The Society for Hospital Medicine (SHM) represents hospitalists who provide 59% of all hospital observation care.[3] SHM’s 2014 survey of its members found that the two-midnight rule had not clarified admissions policy and that observation status had negative impacts on both patients and physicians.[4]
SHM resurveyed its members in 2017 and found that dissatisfaction with observation status had not changed. Increased experience with the two-midnight rule has not improved hospitalists’ dissatisfaction with the policy. Hospitalists report that nearly one in seven patients in observation status has his or her status changed while hospitalized, with multiple reviews consuming hospital time and resources that could be better spent on patient care.[5] Hospitalists report that the NOTICE Act[6] and the Medicare Outpatient Observation Notice (MOON)[7] have increased patients’ awareness of their observation status, and its significance, but have added to patients’ stress. Patients ask physicians to change their status to inpatient, but hospitalists believe they cannot change patients’ status due to Medicare regulations.
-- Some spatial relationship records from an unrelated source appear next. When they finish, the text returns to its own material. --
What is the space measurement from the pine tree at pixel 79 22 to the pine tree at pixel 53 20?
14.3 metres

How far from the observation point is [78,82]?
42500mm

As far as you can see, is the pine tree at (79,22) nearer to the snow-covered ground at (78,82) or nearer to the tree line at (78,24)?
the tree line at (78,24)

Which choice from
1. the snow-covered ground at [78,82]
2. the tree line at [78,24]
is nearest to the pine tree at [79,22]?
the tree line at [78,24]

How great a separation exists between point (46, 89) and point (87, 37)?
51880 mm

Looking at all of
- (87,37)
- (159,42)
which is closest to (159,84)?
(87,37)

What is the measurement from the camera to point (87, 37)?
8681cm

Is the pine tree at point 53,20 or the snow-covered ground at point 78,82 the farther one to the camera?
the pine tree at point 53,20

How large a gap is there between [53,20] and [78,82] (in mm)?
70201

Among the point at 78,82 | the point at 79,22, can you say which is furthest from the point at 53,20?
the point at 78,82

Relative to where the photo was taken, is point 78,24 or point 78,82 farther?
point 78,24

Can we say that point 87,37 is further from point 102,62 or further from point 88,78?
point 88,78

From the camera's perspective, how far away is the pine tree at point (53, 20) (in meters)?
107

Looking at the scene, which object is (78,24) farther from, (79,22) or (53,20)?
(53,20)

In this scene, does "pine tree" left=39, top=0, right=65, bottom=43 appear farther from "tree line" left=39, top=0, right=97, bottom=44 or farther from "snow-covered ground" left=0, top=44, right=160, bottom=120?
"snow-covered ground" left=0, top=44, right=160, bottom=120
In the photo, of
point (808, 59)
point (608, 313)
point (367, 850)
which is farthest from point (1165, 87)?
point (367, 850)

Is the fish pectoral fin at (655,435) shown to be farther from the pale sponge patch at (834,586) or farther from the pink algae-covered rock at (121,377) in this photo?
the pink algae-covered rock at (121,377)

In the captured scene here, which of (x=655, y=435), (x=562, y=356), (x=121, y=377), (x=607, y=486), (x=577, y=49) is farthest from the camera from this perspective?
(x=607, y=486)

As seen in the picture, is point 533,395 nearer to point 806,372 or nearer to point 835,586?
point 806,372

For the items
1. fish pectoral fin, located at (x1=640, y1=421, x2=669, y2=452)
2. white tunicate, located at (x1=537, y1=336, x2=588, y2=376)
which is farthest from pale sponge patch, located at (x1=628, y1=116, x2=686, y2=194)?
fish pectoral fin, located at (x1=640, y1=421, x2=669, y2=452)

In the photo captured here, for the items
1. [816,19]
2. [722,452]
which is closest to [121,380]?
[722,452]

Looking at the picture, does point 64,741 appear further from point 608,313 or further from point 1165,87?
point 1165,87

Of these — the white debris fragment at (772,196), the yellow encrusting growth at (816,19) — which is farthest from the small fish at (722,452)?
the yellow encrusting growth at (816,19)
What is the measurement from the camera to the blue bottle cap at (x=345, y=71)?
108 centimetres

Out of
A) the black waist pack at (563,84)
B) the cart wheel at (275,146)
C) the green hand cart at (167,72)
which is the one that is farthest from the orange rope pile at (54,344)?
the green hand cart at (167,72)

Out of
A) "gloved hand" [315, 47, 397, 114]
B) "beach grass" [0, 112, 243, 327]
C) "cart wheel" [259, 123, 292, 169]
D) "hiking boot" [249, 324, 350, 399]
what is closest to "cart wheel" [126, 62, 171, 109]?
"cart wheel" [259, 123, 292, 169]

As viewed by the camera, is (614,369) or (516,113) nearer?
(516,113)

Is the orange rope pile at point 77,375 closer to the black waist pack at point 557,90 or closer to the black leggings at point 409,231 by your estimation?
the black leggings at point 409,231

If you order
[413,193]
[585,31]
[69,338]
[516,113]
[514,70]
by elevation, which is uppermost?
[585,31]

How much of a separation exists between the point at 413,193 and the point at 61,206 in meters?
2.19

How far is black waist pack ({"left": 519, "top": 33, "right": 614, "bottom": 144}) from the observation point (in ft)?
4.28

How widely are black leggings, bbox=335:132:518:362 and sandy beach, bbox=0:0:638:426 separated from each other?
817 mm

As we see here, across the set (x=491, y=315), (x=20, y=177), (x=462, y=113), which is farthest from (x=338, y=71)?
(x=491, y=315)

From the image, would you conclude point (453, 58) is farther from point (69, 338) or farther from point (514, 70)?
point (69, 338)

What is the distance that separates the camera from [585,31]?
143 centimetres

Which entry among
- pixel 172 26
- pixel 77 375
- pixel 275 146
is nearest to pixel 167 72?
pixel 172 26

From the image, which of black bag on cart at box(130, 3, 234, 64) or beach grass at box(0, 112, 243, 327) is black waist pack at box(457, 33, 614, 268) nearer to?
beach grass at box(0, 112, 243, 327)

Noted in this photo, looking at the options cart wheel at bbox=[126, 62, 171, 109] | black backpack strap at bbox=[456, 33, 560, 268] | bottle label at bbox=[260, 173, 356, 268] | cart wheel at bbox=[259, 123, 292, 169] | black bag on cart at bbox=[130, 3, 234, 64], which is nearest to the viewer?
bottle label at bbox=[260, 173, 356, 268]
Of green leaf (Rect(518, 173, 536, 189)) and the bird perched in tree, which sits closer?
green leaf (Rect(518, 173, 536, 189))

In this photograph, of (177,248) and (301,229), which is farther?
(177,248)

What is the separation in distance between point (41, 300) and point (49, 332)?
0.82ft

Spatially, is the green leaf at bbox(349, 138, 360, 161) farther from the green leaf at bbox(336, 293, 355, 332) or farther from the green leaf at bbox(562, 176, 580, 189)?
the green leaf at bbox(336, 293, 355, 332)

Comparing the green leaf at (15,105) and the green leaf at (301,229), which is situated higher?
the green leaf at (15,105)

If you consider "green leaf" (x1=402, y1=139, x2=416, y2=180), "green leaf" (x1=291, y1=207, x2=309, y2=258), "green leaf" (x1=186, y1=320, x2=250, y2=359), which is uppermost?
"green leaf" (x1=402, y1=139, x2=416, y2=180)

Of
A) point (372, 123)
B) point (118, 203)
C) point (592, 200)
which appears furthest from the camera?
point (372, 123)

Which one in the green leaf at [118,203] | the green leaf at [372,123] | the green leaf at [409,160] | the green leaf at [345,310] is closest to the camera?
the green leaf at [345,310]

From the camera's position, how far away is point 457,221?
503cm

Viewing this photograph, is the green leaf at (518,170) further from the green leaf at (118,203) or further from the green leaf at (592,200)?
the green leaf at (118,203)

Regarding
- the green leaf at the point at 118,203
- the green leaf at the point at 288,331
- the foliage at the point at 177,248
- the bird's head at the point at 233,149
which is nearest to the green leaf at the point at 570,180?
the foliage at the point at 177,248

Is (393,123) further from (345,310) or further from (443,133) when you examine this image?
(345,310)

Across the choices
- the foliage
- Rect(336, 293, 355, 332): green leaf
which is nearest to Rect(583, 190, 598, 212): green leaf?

SHM calls for short-term options to improve current practices, including approval of the Improving Access to Medicare Care Coverage Act,[8] (which counts all time in the hospital for purposes of satisfying the three-day inpatient stay requirement), repealing the three-day stay requirement in the Medicare statute, and increased clarity from Medicare about observation status. Comprehensive observation reform recommended by SHM calls for eliminating observation care and developing a new system to pay for care. SHM offers three options that would combine the elimination of observation status with: (1) using a low-acuity diagnosis related group modifier for hospital reimbursement; (2) developing a model to bundle observation and post-acute time; or (3) creating payments to blend inpatient/outpatient rates.[9]
[1] See the Center for Medicare Advocacy’s extensive materials on observation status at https://www.medicareadvocacy.org/?s=observation&op.x=0&op.y=0.
[2] 42 U.S.C. §1395x(i).
[3] Public Policy Committee, Society of Hospital Medicine, The Hospital Observation Care Problem 4 (Sep. 2017).
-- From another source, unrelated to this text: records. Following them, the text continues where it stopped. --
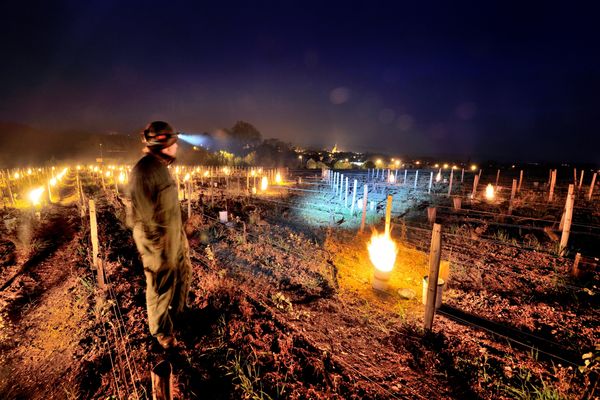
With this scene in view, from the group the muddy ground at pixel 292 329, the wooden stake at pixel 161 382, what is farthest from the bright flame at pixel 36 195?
the wooden stake at pixel 161 382

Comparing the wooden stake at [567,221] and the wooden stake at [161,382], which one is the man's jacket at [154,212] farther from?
the wooden stake at [567,221]

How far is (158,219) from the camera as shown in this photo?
9.01 feet

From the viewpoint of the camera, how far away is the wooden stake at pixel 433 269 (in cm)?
384

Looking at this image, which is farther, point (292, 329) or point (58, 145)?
point (58, 145)

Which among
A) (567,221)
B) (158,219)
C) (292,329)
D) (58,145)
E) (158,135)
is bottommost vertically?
(292,329)

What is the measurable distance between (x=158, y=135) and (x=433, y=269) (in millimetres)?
3941

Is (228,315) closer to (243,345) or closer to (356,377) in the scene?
(243,345)

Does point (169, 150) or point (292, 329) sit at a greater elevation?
point (169, 150)

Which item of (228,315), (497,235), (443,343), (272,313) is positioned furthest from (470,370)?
(497,235)

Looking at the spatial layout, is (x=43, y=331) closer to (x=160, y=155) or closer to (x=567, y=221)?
(x=160, y=155)

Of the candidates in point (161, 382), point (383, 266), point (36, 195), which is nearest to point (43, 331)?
point (161, 382)

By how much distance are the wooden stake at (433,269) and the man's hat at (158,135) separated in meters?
3.51

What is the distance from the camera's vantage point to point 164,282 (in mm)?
2930

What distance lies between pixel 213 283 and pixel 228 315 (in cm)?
112
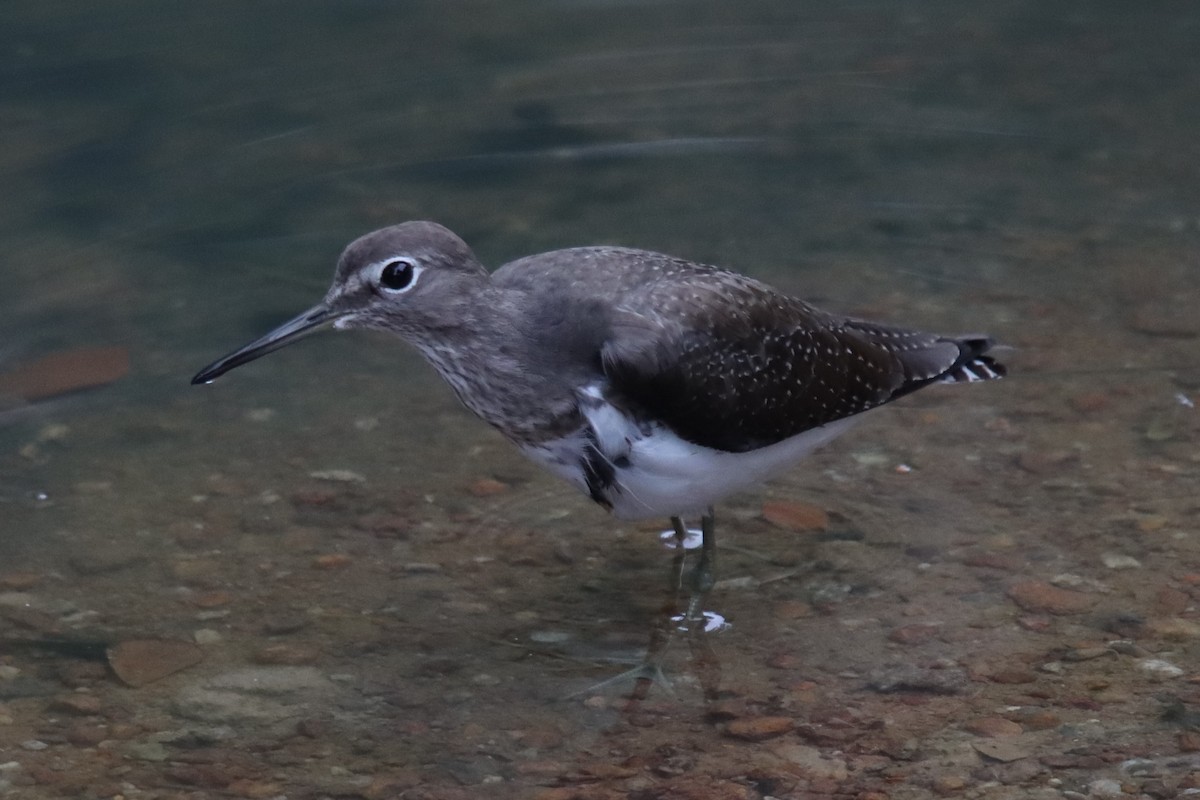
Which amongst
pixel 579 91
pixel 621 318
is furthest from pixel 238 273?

[4] Id. 42 C.F.R. §412.3(d)(1) (two-midnight rule). See the Center for Medicare Advocacy’s materials on the two-midnight rule, at https://www.medicareadvocacy.org/?s=2-midnight+rule&op.x=0&op.y=0.
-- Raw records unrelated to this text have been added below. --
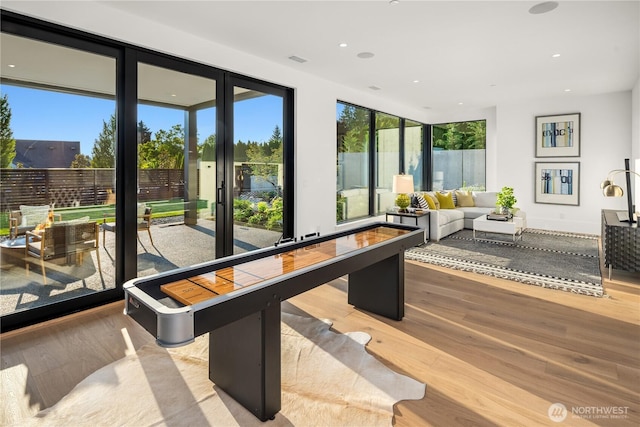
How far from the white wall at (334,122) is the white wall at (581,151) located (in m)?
0.02

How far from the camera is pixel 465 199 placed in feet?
25.8

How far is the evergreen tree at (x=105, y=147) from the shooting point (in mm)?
3334

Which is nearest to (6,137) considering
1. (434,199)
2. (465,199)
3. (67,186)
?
(67,186)

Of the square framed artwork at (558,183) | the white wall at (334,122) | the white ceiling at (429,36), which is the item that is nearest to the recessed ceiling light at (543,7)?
the white ceiling at (429,36)

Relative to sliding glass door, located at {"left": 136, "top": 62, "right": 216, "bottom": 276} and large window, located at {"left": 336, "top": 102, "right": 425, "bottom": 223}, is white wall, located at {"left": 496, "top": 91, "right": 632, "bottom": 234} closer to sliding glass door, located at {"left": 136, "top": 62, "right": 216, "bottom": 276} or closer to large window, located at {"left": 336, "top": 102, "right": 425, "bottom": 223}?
large window, located at {"left": 336, "top": 102, "right": 425, "bottom": 223}

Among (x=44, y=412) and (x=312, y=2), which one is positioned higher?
(x=312, y=2)

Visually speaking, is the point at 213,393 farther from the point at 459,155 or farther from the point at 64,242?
the point at 459,155

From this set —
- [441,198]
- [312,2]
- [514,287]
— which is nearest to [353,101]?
[441,198]

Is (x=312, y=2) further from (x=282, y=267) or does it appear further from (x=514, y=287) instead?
(x=514, y=287)

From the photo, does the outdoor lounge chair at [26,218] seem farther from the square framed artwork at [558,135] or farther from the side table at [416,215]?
the square framed artwork at [558,135]

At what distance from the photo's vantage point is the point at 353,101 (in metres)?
6.49

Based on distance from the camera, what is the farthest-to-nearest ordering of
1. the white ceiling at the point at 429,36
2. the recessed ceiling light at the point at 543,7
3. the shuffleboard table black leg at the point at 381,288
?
the white ceiling at the point at 429,36 → the recessed ceiling light at the point at 543,7 → the shuffleboard table black leg at the point at 381,288

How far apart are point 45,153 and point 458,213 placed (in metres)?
6.62

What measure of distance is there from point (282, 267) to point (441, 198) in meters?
6.16
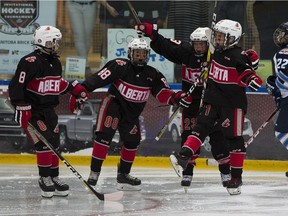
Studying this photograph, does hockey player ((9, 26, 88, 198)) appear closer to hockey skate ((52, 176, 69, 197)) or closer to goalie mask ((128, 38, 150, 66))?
hockey skate ((52, 176, 69, 197))

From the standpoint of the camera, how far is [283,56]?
676 cm

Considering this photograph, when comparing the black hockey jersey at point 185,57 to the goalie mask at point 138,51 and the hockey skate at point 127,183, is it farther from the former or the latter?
the hockey skate at point 127,183

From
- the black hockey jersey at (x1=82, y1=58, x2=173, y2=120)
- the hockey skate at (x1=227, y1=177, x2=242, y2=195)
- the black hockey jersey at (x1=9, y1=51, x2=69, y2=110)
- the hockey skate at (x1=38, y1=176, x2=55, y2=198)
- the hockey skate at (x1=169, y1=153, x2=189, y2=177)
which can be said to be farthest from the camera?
the hockey skate at (x1=169, y1=153, x2=189, y2=177)

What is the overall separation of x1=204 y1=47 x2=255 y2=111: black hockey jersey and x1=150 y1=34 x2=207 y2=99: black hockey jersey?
0.39 meters

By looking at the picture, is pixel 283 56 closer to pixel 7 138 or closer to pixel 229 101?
pixel 229 101

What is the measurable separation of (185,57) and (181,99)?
36 cm

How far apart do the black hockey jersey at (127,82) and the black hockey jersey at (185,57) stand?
0.20m

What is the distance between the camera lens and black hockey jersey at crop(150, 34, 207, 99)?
6875 mm

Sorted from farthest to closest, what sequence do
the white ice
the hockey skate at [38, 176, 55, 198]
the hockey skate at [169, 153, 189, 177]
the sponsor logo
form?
1. the sponsor logo
2. the hockey skate at [169, 153, 189, 177]
3. the hockey skate at [38, 176, 55, 198]
4. the white ice

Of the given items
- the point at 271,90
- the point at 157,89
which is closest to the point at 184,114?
the point at 157,89

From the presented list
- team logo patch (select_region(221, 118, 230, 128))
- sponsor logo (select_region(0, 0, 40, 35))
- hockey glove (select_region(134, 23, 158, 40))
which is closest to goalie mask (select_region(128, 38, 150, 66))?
hockey glove (select_region(134, 23, 158, 40))

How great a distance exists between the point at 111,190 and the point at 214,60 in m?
1.32

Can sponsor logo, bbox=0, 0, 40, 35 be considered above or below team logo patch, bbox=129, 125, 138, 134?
above

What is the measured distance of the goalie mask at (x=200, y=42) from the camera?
22.2ft
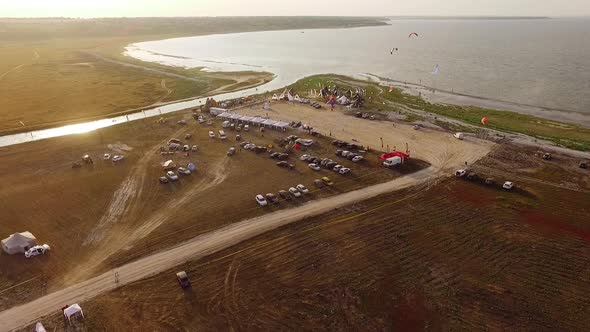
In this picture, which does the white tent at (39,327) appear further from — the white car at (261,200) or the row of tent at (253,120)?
the row of tent at (253,120)

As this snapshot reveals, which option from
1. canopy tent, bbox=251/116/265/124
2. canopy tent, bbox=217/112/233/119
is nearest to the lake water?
canopy tent, bbox=217/112/233/119

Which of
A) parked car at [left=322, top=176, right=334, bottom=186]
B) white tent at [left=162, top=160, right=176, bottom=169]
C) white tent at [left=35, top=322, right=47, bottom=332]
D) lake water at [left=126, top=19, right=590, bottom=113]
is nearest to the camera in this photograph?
white tent at [left=35, top=322, right=47, bottom=332]

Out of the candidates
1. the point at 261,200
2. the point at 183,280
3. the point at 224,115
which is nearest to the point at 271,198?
the point at 261,200

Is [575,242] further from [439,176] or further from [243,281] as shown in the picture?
[243,281]

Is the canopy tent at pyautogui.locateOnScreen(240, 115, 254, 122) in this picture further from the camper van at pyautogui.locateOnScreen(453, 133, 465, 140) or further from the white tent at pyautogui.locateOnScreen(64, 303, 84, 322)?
the white tent at pyautogui.locateOnScreen(64, 303, 84, 322)

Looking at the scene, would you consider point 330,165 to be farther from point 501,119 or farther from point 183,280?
point 501,119

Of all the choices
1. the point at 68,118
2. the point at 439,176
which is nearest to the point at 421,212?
the point at 439,176

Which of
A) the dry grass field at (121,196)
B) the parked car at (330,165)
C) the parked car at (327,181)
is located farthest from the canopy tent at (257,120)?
the parked car at (327,181)
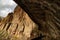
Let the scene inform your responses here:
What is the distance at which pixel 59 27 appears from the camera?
1317 cm

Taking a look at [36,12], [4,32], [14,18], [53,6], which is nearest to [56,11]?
[53,6]

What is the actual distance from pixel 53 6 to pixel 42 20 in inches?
54.6

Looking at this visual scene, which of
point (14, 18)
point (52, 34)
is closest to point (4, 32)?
point (14, 18)

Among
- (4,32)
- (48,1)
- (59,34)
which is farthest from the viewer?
(4,32)

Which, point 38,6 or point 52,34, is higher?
point 38,6

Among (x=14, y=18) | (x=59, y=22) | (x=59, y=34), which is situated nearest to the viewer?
(x=59, y=22)

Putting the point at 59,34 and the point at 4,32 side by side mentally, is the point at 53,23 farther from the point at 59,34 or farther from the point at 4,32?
the point at 4,32

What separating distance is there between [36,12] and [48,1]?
3.88ft

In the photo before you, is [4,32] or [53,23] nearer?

[5] Public Policy Committee, Society of Hospital Medicine, The Hospital Observation Care Problem 5-6 (Sep. 2017).
[6] 42 U.S.C. §1395cc(a)(1)(Y); see https://www.medicareadvocacy.org/?s=NOTICE&op.x=0&op.y=0.
[7] MOON is available at https://www.cms.gov/Medicare/Medicare-General-Information/BNI/index.html (click on download for MOON, CMS-10611); see https://www.medicareadvocacy.org/?s=MOON&op.x=0&op.y=0.
[8] H.R. 1421, S. 568.
[9] Public Policy Committee, Society of Hospital Medicine, The Hospital Observation Care Problem 9-10 (Sep. 2017).